At MIT, however, they've done just that: researchers can make videos of people apparently saying things that never passed their lips -- in one case, even making someone sing a Japanese song when they don't know a word of the language. That's nothing new: what makes the difference here is that you can't see the join. Placed side by side with videos of the subjects actually saying the words in questions, it's impossible to spot the fakes.
As a technologist, I admire the work. All done by computer, of course: between two and four minutes of the subject speaking is analysed, and the positions of the mobile bits of the face for all the components of sounds are extracted. When the computer's given a new sound, it gets the bits of the face in positions corresponding to that sort of sound and superimposes them on the rest of the subject's physog. String enough of those together, and there's your video.

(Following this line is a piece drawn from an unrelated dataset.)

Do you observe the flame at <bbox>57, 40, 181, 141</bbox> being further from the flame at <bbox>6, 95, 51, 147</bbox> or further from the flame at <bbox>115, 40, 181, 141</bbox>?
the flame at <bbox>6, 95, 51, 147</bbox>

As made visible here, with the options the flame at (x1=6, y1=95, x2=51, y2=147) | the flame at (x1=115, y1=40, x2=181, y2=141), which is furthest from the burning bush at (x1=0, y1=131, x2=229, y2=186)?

It has limitations -- you need the soundtrack to start with, and it only works when you have enough raw material of the subject talking to camera, newscaster style. But these aren't significant: the essential magic, that the computer can automatically extract enough of the subject to synthesise and animate an undetectable fake, will be usable in the end to many more situations. Clever stuff.
As a paranoid futurologist, I'm terrified. At first, it doesn't seem that big a deal. We're used to the idea that not only does the camera lie, it can concoct fantasies of Archerian proportions. We're computer-animation savvy, and can admire Hollywood's every digital lurch towards the days when actors really will be mindless, emotionless automata instead of having to pretend. But when we see a video of someone we know saying things we thought they'd never say, our reactions will be more complex.